Communication

From Gw-qcd-wiki
Revision as of 20:33, 13 December 2011 by Alexan (talk | contribs)
Jump to: navigation, search

To parallelize our codes we need a communication infrastructure. The basic idea is to divide the lattice equally between processes that run in parallel and manage their own resources: CPU memory, GPU memory etc. The processes are mostly equivalent: the calculations and memory access patterns are very similar. This allows us to write codes that look very much like serial codes. Most of the code path is run redundantly by all processes; it is only the lattice-wide operations that benefit from the multi-processor hardware. However, since the computational time is dominated by these routines, the codes scale well.

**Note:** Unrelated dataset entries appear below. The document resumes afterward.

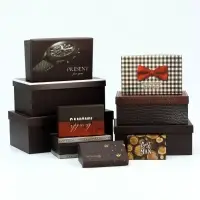 Набор подарочных коробок 10 в 1 &laquo;Настоящему мужчине&raquo;, 32.5&times;20&times;12.5 - 12&times;7&times;4 см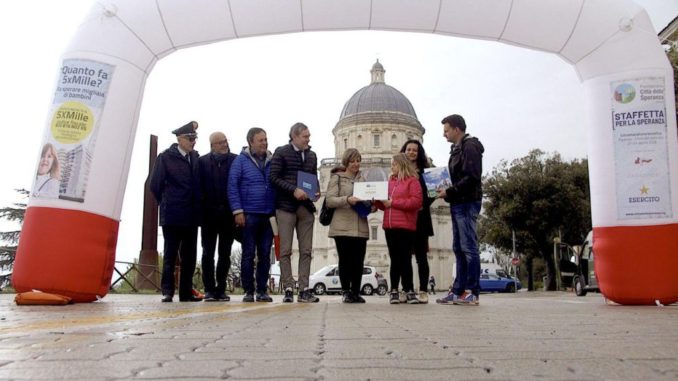 La “Staffetta per la Speranza” ha raggiunto Todi ultramaratona benefica
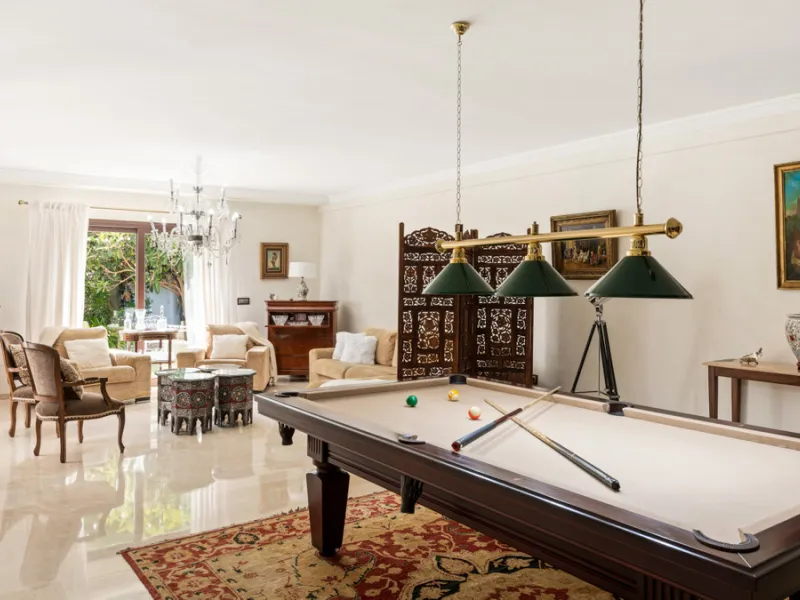 Impressive luxurious Andalusian style villa on the Atalaya beachside, a few steps from the beach.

While the I/O resources are also managed independently by each process, in most of our codes, the I/O is handled by rank 0 process. This is mainly due to the fact that we cannot guarantee that the disk is mounted by all compute nodes and, even if it is, most I/O libraries do not handle well multi-process access to a single file.

Code organization

The communication is organized in three layers:

  • low level: these routines send/receive unstructured data from one process to another
  • intermediate level: these routines handle data movement between lattice data structures
  • high level: these routines implement shifts

Low level routines

These routines are simple wrappers that sit on top of the communication library (most likely MPI). Their purpose is to insulate our codes from the communication layer. Currently, our code provides an implementation that uses MPI and a vanilla implementation that is used for single node architectures. Here is a list of the low level routines in comm_low.h with a short description:

void init_machine(int &argc, char **&argv, bool single_node = false)
This function needs to be called if the communication library is linked, to initialize the communication layer. The parameters argc and argv are the ones passed to main routine by the operating system. The last parameter indicates whether the code is only ment to run on single node machines.
void shutdown_machine()
comm library cleanup. call before exiting main program.
 int get_num_nodes()
returns the number of processes in the current program.
 rank_t get_node_rank()
returns the rank (number) of the current process. rank_t is defined to be unsigned int in layout.h.
void synchronize()
inserts a communication barrier. This is block the execution in all processes until all of them reach this point.
void broadcast(char* buffer, size_t sz)
broadcast the buffer of size sz bytes to all nodes, i.e., copy it from node of rank 0 to all other nodes.
void send(char* buffer, size_t sz, rank_t dest, int tag=1)
send a buffer of size sz bytes from the current node to the node of rank dest and add a numeric tag to it (if necessary). This is a blocking call, that will return when a matching receive is executed on node dest.

This is found in the comm folder, it handles the communication between nodes.